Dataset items
===============

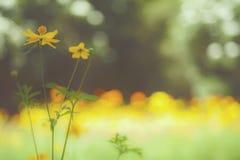 Giardino floreale giallo/fiori tropicali, fotografia di stile del film Fotografia Stock Libera da Diritti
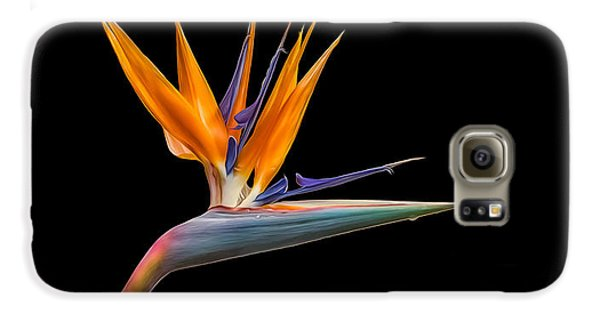 Galaxy S6 Case featuring the photograph Bird Of Paradise Flower On Black by Rikk Flohr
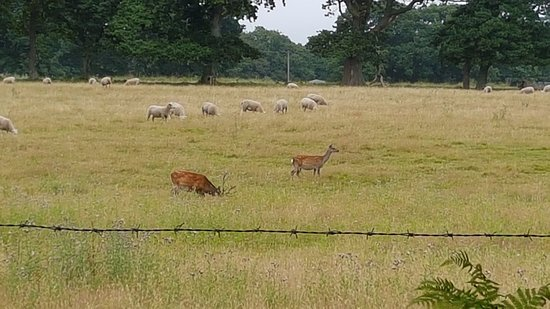 Arne, UK: Sika Deer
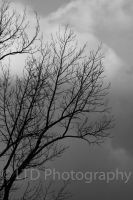 Gloomy Tree by firegal01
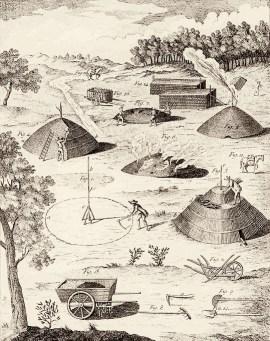 Schema: Herstellung von Holzkohle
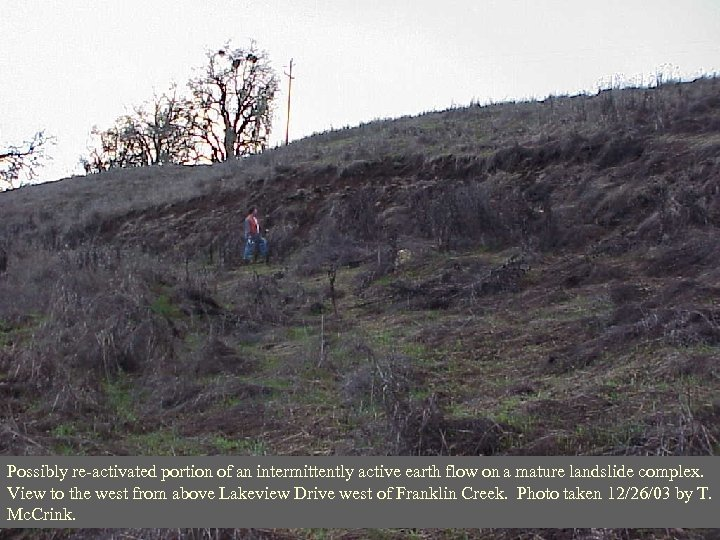 Possibly re-activated portion of an intermittently active earth flow on a mature landslide complex.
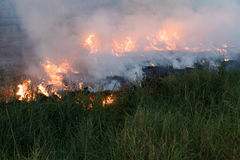 Flames on a grass mound. Flames blaze in a hay bale on a mound of rice which farmers in order to plowing Stock Images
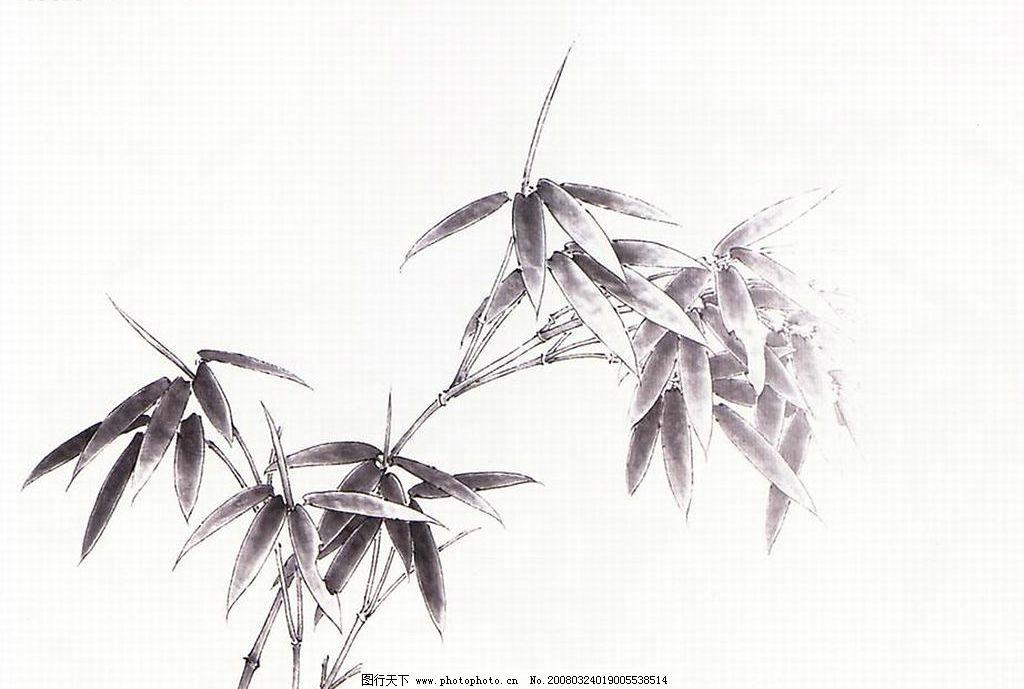 竹子的画图片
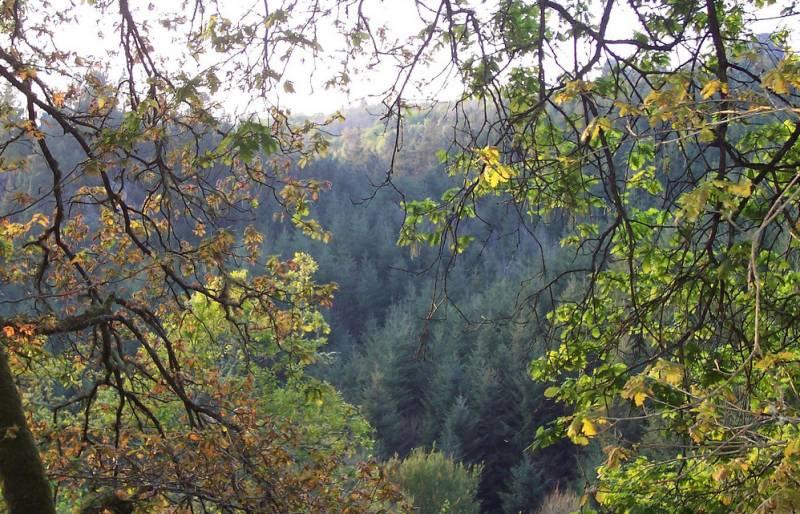 España destinará 25 millones de euros en 2010 a reducir las emisiones de CO2 por la deforestación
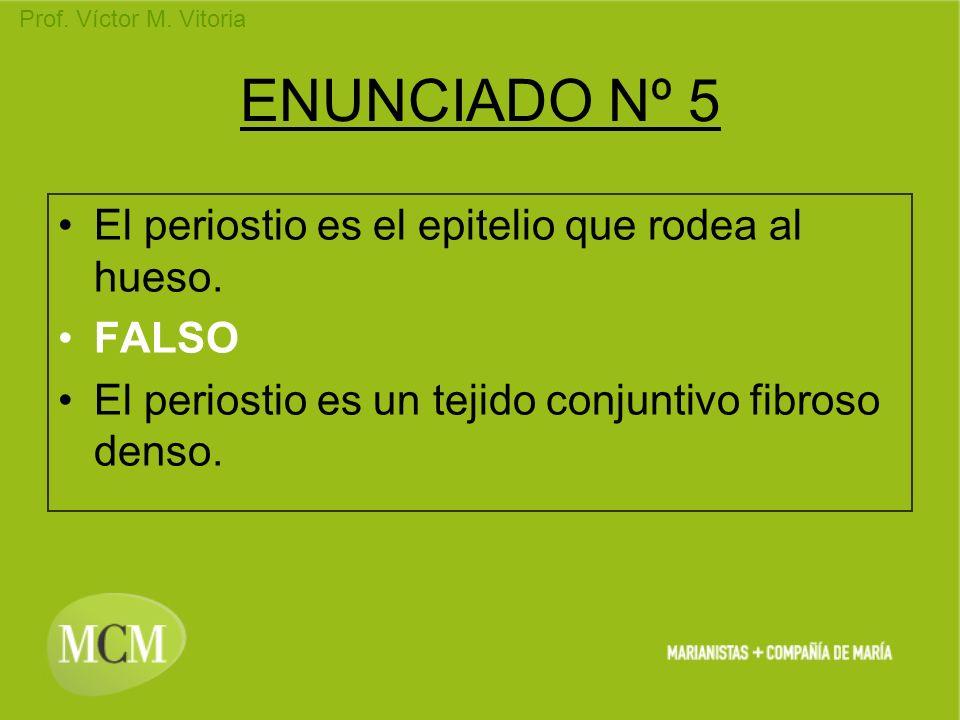 ENUNCIADO Nº 5 El periostio es el epitelio que rodea al hueso. FALSO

===============

→ PROBLEM DESCRIPTION: Starting with the line that contains "Possibly re-activated portion" and ending with the last line of the data above, transcribe exactly those lines and no others, without pictures.

→ FINISHED TASK:
 Possibly re-activated portion of an intermittently active earth flow on a mature landslide complex.
 Flames on a grass mound. Flames blaze in a hay bale on a mound of rice which farmers in order to plowing Stock Images
 竹子的画图片
 España destinará 25 millones de euros en 2010 a reducir las emisiones de CO2 por la deforestación
 ENUNCIADO Nº 5 El periostio es el epitelio que rodea al hueso. FALSO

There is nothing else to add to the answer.